The Future of Fashion through Generative AI

Through the rise of Web 3, Generative AI has increasingly become part of everyday life. MA Luxury Brand Strategy & Business student, Chloé Janssen, reports on its impact on the contemporary fashion landscape.

Generative Artificial Intelligence

 

A buzzword of 2023, generative artificial intelligence can be defined as algorithms to produce entirely new content. This includes text, images, audio, code, videos, and simulations, through algorithms such as ChatGPT, GANS, Botika, and DALL-E. Individuals and organisations alike are coming to understand the potential opportunities that AI provides for business and personal use. AI can eliminate pain points such as time-consuming administration, content creation, and customer service. The differentiation between other developments of Web 3 is that AI is fully applicable to the real world. If this nascent technology outlasts the buzz and integrates into everyday life as predicted, the implications for the fashion industry will be drastic. 
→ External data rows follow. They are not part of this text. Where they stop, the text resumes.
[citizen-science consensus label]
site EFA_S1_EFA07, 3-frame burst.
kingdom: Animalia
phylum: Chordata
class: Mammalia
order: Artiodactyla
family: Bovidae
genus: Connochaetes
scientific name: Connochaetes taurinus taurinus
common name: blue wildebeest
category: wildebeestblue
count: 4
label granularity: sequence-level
ChatGPT allows for human-like conversations based off an imputed prompt.
ChatGPT allows for human-like conversations based off an imputed prompt.

 

Generative AI in the contemporary fashion landscape

 

Generative AI holds the largest potential for change within the fashion industry in regards to design practice and outcome. This involves designing entirely new collections based on a prompt. The algorithm then follows an imputed creative brief, reworking its specifics. Anyone with a prompt can act as creative director while AI removes the menial and time consuming facets of fashion design. Due to the removal of creative leadership, these processes would be more likely used for the fast fashion model of production, where efficiency trumps creativity. After designs are machine generated, humans are still required to finalise design choices and eliminate those with uncanny perfection that can be off-putting for audiences. 

 

 

Generative AI Fashion Images by Dries Van Noten created on Dall-E
Dries Van Noten by Dall-E Mini. Source: BoF

 

In addition to design, brands are implementing generative AI into operations such as marketing, administration, customer service, and media creation. For example, denim pioneer, Levi Strauss & Co., revealed their plan to introduce AI-generated models for e-commerce. They claim this shift is to supplement real models rather than replace them, in order to diversify their digital platform. 
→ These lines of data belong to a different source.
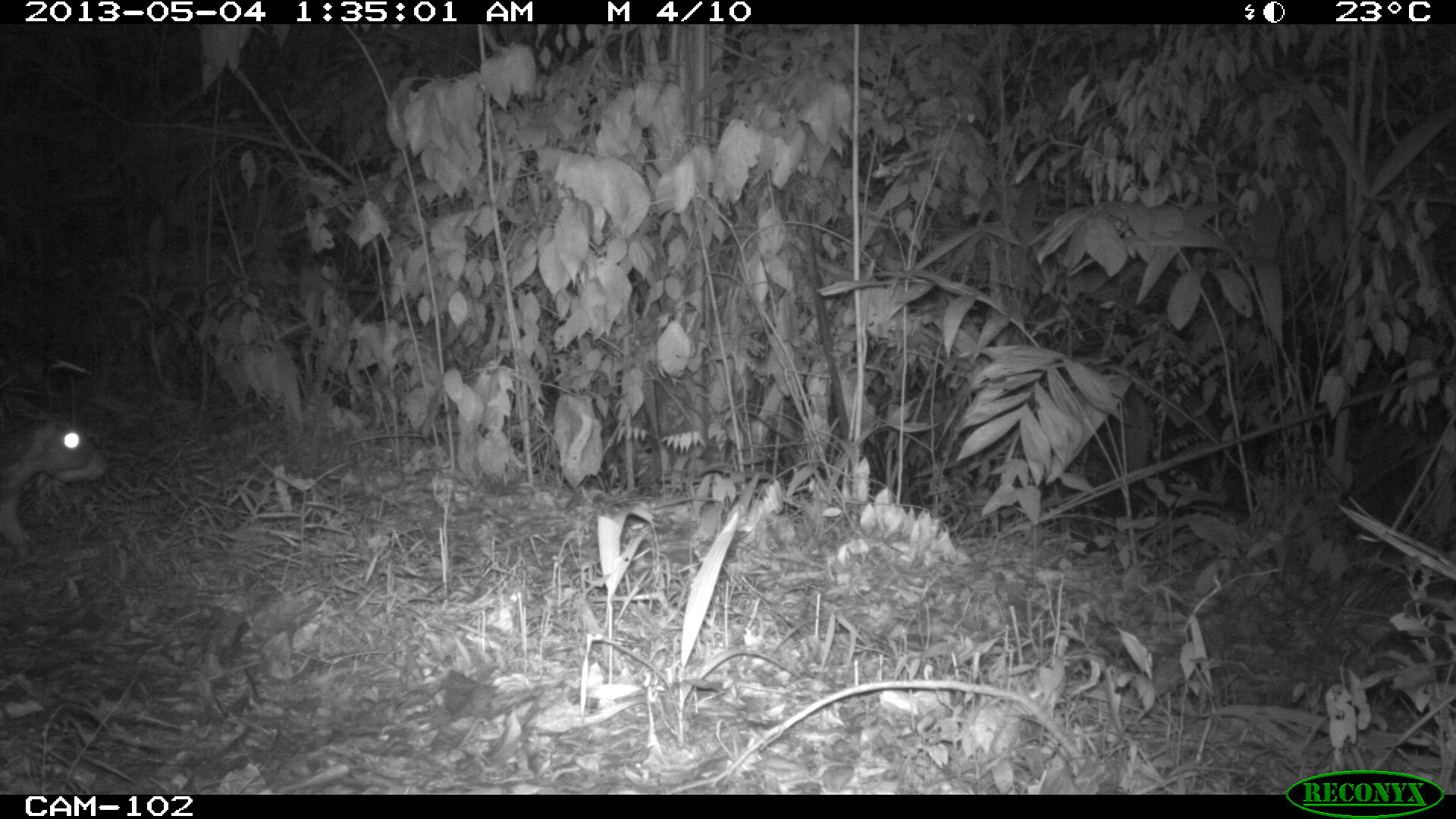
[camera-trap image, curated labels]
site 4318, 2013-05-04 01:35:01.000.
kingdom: Animalia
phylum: Chordata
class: Mammalia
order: Rodentia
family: Cuniculidae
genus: Cuniculus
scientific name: Cuniculus paca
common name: lowland paca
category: agouti paca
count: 1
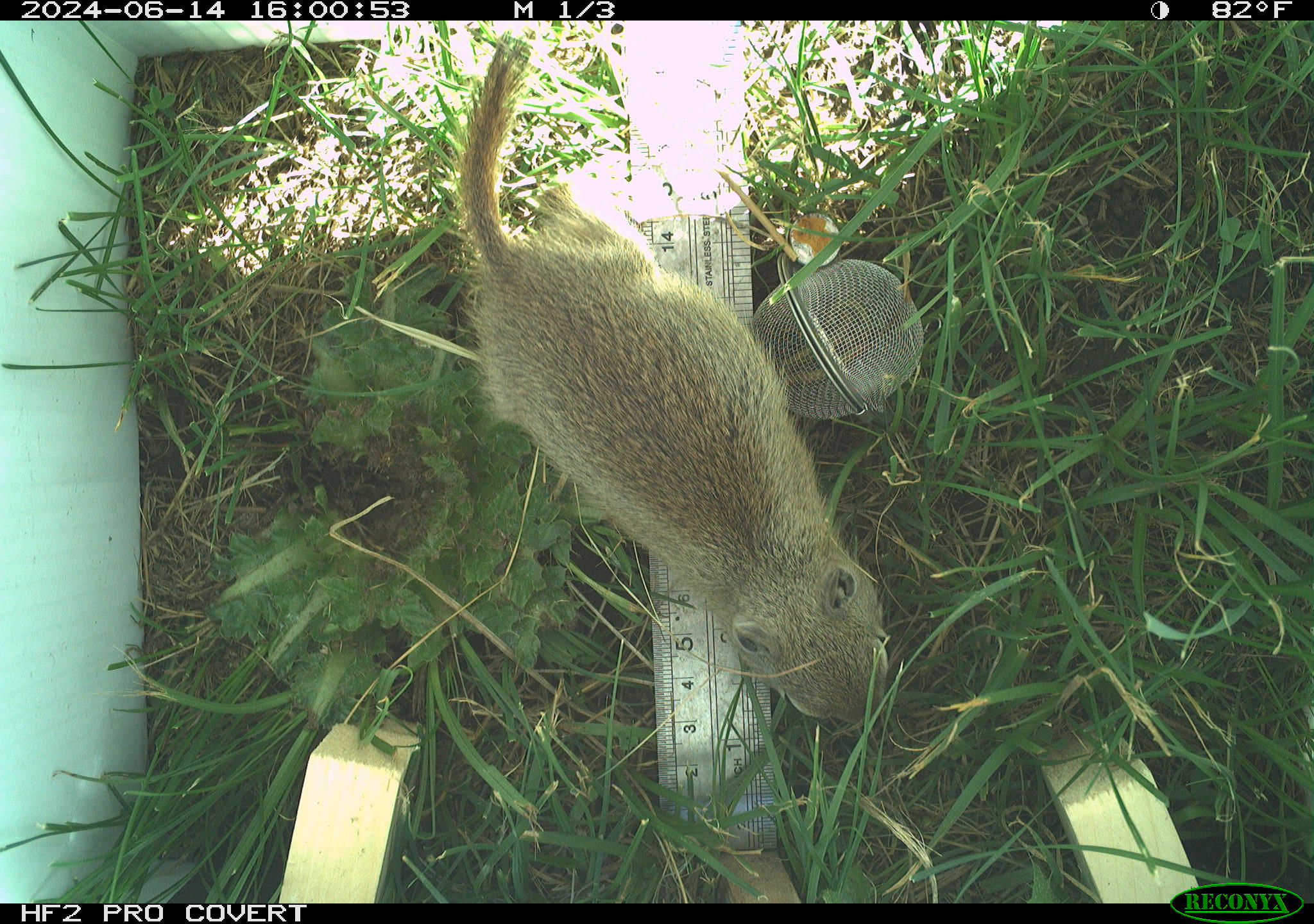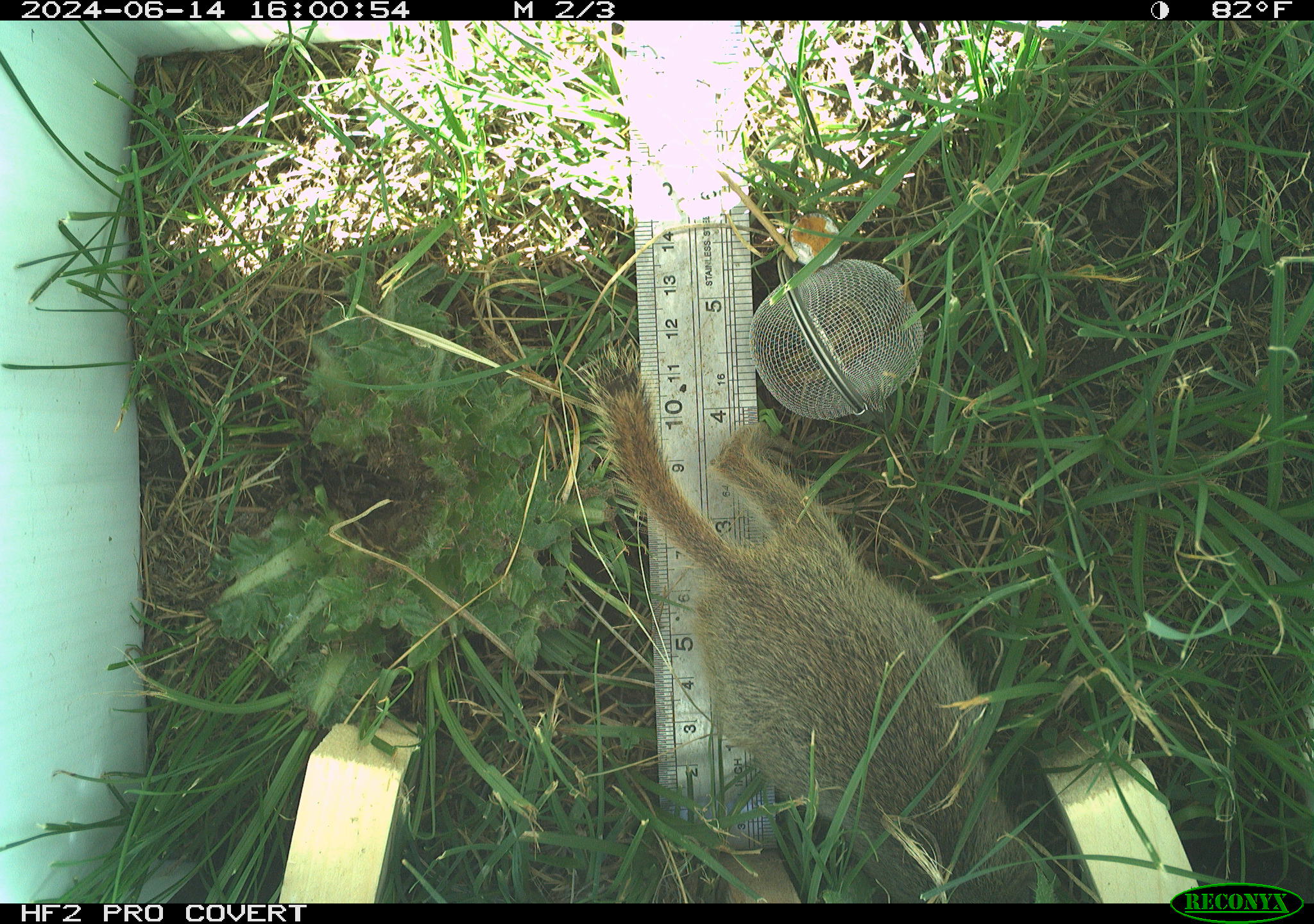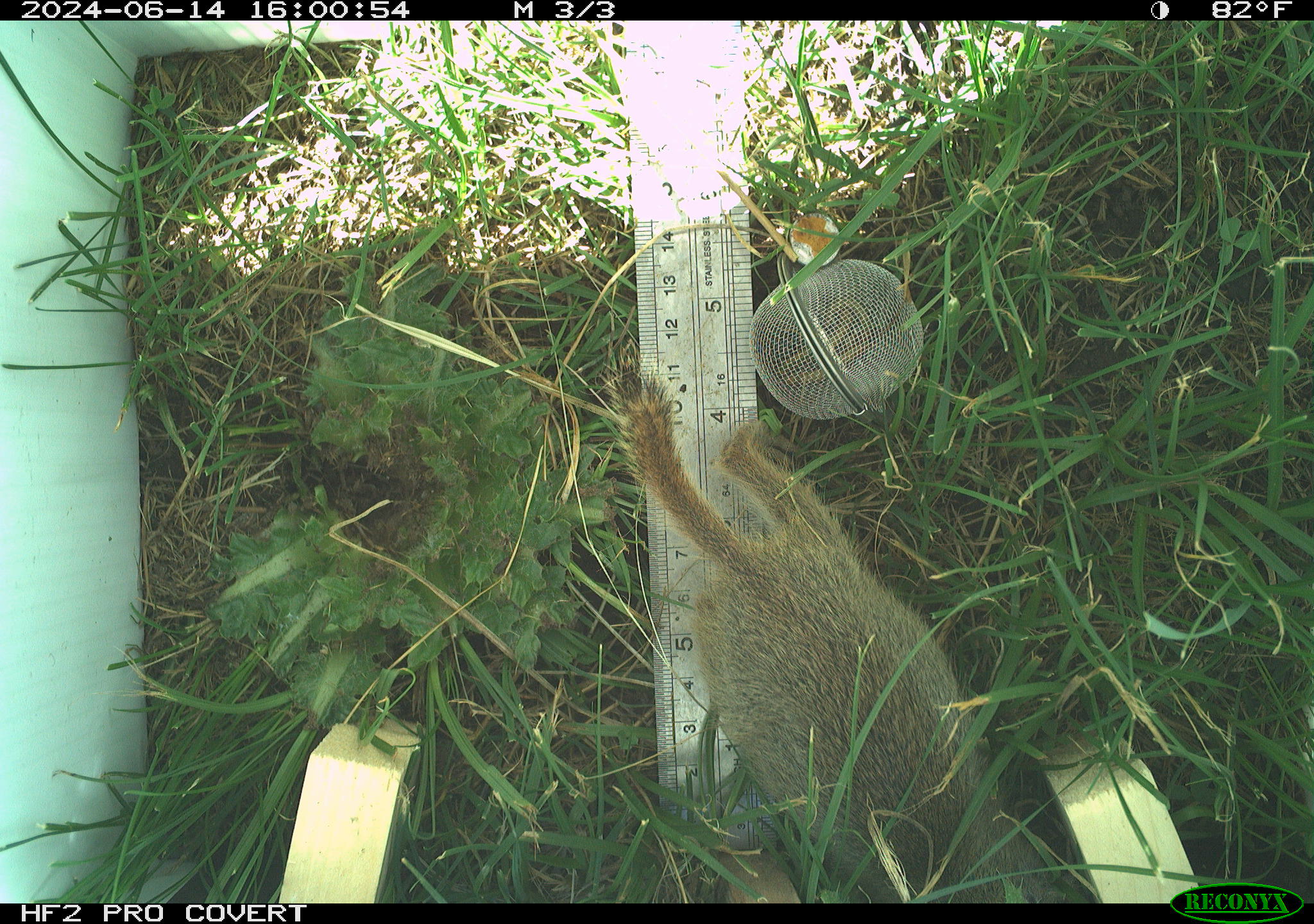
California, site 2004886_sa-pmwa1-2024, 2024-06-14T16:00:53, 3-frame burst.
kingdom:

Generative AI has the potential to affect the entire fashion ecosystem. Fashion companies can use the technology to help create better-selling designs, reduce marketing costs, hyper personalise customer communications, and speed up processes.”

– McKinsey and Company 

 

 

Negative Implications of Generative AI

 

This supplement, among other AI implementations, will still result in lost job opportunities for fashion models, journalists, customer service representatives, data administrators, copywriters, designers, and more professionals. The replacement of human jobs by machine learning is one of the many downsides of generative AI. Further risks include inaccurate information, plagiarism of intellectual property, inherent biases based on past imputed data, non-inclusive design, and the inability to know right from wrong. 

 

Futures of Generative AI

 

In the infancy of Generative AI, it is hard to predict its lasting relevance and effects on the fashion industry. New roles, such as prompt engineers, will emerge to assist companies in the technical transition. Despite the independent nature of this technology, it will always require human support to produce effective results. From the audience side, consumers remain the driving force of change within any neo-fashion shift. The next two to five years will be crucial for brands to test technological developments on their audiences. Consumers will either engage with these algorithms smoothly, but more likely, human impact and support will remain the most important factor in organisational success. The future of fashion is not determined by technology, it is created by humans.